Capsaicin is a vasodilator, which means that it enlarges the space (the lumen) in the blood vessels so that blood can flow more easily. Vasodilation promotes several physiological effects, including relief from headaches and pain, as well as improvement in overall vascular health.
~Cayenne Pepper for Pain and Inflammation~
Capsaicin, when applied topically, has shown very promising results in patients with neurological pain, such as phantom limb and HIV neuropathy. The Capsaicin found in cayenne peppers also has strong anti-inflammatory effects.
~Cayenne Pepper for Weight Loss~
While eating cayenne pepper won’t magically turn you into a model, the heat it produces in your body does mean you are burning a few extra calories.
~Cayenne Pepper for Cough Suppressant~
Cough keeping you up all night? Mix a dash of cayenne pepper with a tablespoon of honey and melt that in with your favorite tea or a glass of warm water. Sip on that for a while and your cough should subside enough to help you get to sleep. I tried this last January when I had a really bad cold accompanied by a horrible cough. Sure enough, it worked!
~Cayenne Pepper as an All-Natural Pet Repellent~
Cat chewing on your house plants? Dog getting in your garden? Well, a little bit of cayenne pepper sprinkled in these areas is a great way to ensure your pet will not try again (unless, of course, you have a very stubborn animal). Cayenne Pepper is non-toxic to both your pet and your plants. Our cat used to chew on a piece of fraying carpet in our old apartment. My husband put a little cayenne pepper in the area and, after a few sneezes, he never chew again! Just be careful not to put tons of the spice in a very concentrated area because it could burn your pet’s paws of nose. The trick is to just make it uncomfortable for them when they enter the restricted area.

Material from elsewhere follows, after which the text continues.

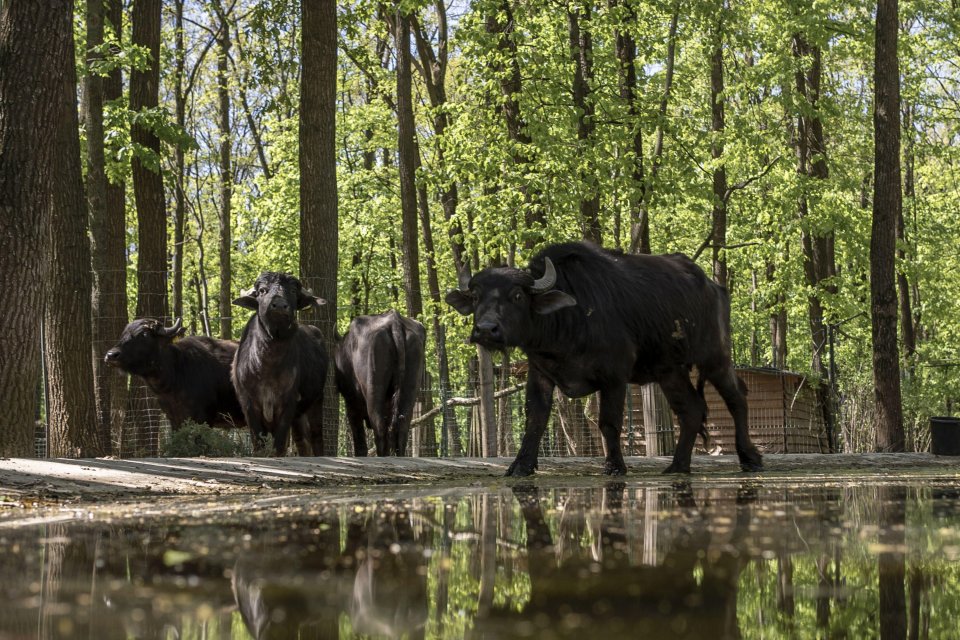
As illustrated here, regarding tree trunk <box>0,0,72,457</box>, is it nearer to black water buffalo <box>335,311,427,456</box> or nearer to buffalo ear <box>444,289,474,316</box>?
buffalo ear <box>444,289,474,316</box>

Precautions when using Cayenne Pepper
While cayenne pepper has many fine qualities, you have to be careful with a few things. First off, you want to be careful when handling this pepper, even in its powder form. If you’re sprinkling it out of a bottle, you have less to worry about, just don’t handle large amounts of it for an extended period of time without wearing some hand protection. Like most hot peppers, cayenne pepper can burn your skin. You also have to be very careful not to rub cayenne pepper in your eyes after handling it. While you won’t go blind you will be in a lot of pain, and there is little you can do about it (cayenne pepper is what they use to make pepper spray with). Make sure you wash your hands (and under your fingernails) after handling it. Also, you want to keep cayenne pepper away from intense, direct heat. Heating peppers brings out more flavor, but heating them too much can create fumes that will make you cough uncontrollably. Truth me, it’s really bad. My husband and I learned the hard way. Being aware of the fumes is especially important if you have asthma or other lung problems. Lastly, what goes in spicy will come out spicy. You have been warned!
Cayenne Pepper Nutrition Highlights (%DV = percent of daily value)
In 1 tbsp:
- Calories 17
- Vitamin A 44% DV
- Vitamin C 6% DV
- Iron 2% DV
- Vitamin B-6 5% DV
- Magnesium 2% DV
Cayenne Pepper In the Kitchen
- Use these spicy peppers on sweet potato cubes sautéed in grass-fed butter. The sweet and spicy combination gives way to a very savory dish.
- A pinch of cayenne pepper on deviled eggs will certainly spice up any party.
- Use cayenne pepper instead of black pepper to add variety to you usual cusine.
- Add cayenne pepper to chili of soup to make it even hotter.
- Mix in cayenne pepper with your chicken, tuna, or egg salad.
- And, don’t forget to experiment!
REFERENCES: Home cooking with Hot Chilis; Red Pepper Encyclopedia; David M. Simpson, MD, Stephen Brown, MD, Jeffrey Tobias, MD; Controlled trial of high-concentration capsaicin patch for treatment of painful HIV neuropath; Neurology June 10, 2008 vol. 70 no. 24 2305-2313; USDA
Originally posted 2013-09-24 12:30:45.